Mittwoch, 24. September 2014 Rolls Royce Ghost II: Time is Money
Rolls Royce Ghost. Foto:Auto-Medienportal.Net/Rolls Royce
Wir übernehmen unseren Rolls Royce Ghost der zweiten Generation in Canary Warf, dem Londoner Stadtteil mit der tiefsten Beziehung zum Finanzmarkt. Wie passend, dass genau hier unsere Beziehung zum britischsten aller Nobelmobile beginnt. Hier arbeitet das Geld und fährt gern auch einmal Rolls Royce, zur Entspannung oder – wie man es gerade so intensiv diskutiert – zur Entschleunigung. Schnell sieht er mit seinem gewaltigen Kühler, der sich seit 100 Jahren scheinbar nicht verändert hat, wahrlich nicht aus, auch wenn unter seiner langen Motorhaube zwölf Zylinder mit zusammen 6,6 Litern Hubraum nur darauf warten, den 2,5 Tonner auf Trab zu bringen.
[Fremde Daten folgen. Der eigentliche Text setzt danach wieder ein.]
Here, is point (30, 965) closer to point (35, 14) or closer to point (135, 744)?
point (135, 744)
Und trotz des Sportwagenwerts von nur 4,9 Sekunden, die der Spurt von 0 auf 100 km/h dauert, erwartet niemand von einem Rolls Rekordzeiten in Silverstone, sondern vorbildliches Gleiten auf dem Motorway ins Cottage auf dem Lande oder zum Appartement mit Themseblick.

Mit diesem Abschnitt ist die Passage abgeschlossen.